§ **DESCRIPTION OF THE TASK**
Take each line from the entries that holds "Cirasuolo" and copy it out.

+++++

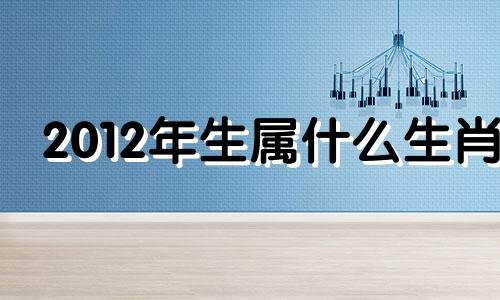 2012年生属什么生肖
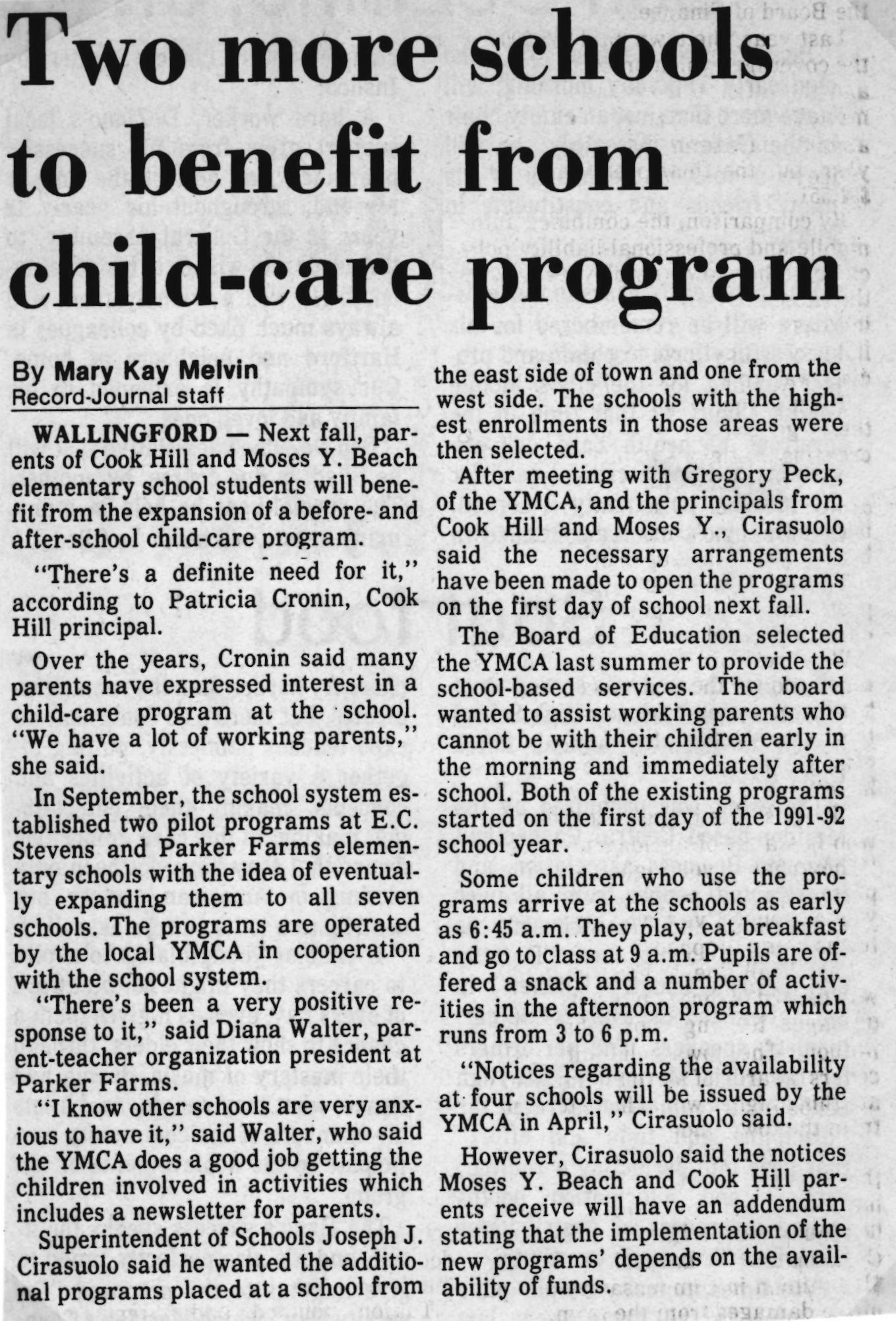 Two more schools to benefit from child-care program

By Mary Kay Melvin
Record-Journal staff

WALLINGFORD — Next fall, parents of Cook Hill and Moses Y. Beach elementary school students will benefit from the expansion of a before- and after-school child-care program.

"There's a definite need for it," according to Patricia Cronin, Cook Hill principal.

Over the years, Cronin said many parents have expressed interest in a child-care program at the school. "We have a lot of working parents," she said.

In September, the school system established two pilot programs at E.C. Stevens and Parker Farms elementary schools with the idea of eventually expanding them to all seven schools. The programs are operated by the local YMCA in cooperation with the school system.

"There's been a very positive response to it," said Diana Walter, parent-teacher organization president at Parker Farms.

"I know other schools are very anxious to have it," said Walter, who said the YMCA does a good job getting the children involved in activities which includes a newsletter for parents.

Superintendent of Schools Joseph J. Cirasuolo said he wanted the additional programs placed at a school from the east side of town and one from the west side. The schools with the highest enrollments in those areas were then selected.

After meeting with Gregory Peck, of the YMCA, and the principals from Cook Hill and Moses Y., Cirasuolo said the necessary arrangements have been made to open the programs on the first day of school next fall.

The Board of Education selected the YMCA last summer to provide the school-based services. The board wanted to assist working parents who cannot be with their children early in the morning and immediately after school. Both of the existing programs started on the first day of the 1991-92 school year.

Some children who use the programs arrive at the schools as early as 6:45 a.m. They play, eat breakfast and go to class at 9 a.m. Pupils are offered a snack and a number of activities in the afternoon program which runs from 3 to 6 p.m.

"Notices regarding the availability at four schools will be issued by the YMCA in April," Cirasuolo said.

However, Cirasuolo said the notices Moses Y. Beach and Cook Hill parents receive will have an addendum stating that the implementation of the new programs' depends on the availability of funds.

+++++

§ **ANSWER TO THIS EXERCISE**
Superintendent of Schools Joseph J. Cirasuolo said he wanted the additional programs placed at a school from the east side of town and one from the west side. The schools with the highest enrollments in those areas were then selected.
After meeting with Gregory Peck, of the YMCA, and the principals from Cook Hill and Moses Y., Cirasuolo said the necessary arrangements have been made to open the programs on the first day of school next fall.
"Notices regarding the availability at four schools will be issued by the YMCA in April," Cirasuolo said.
However, Cirasuolo said the notices Moses Y. Beach and Cook Hill parents receive will have an addendum stating that the implementation of the new programs' depends on the availability of funds.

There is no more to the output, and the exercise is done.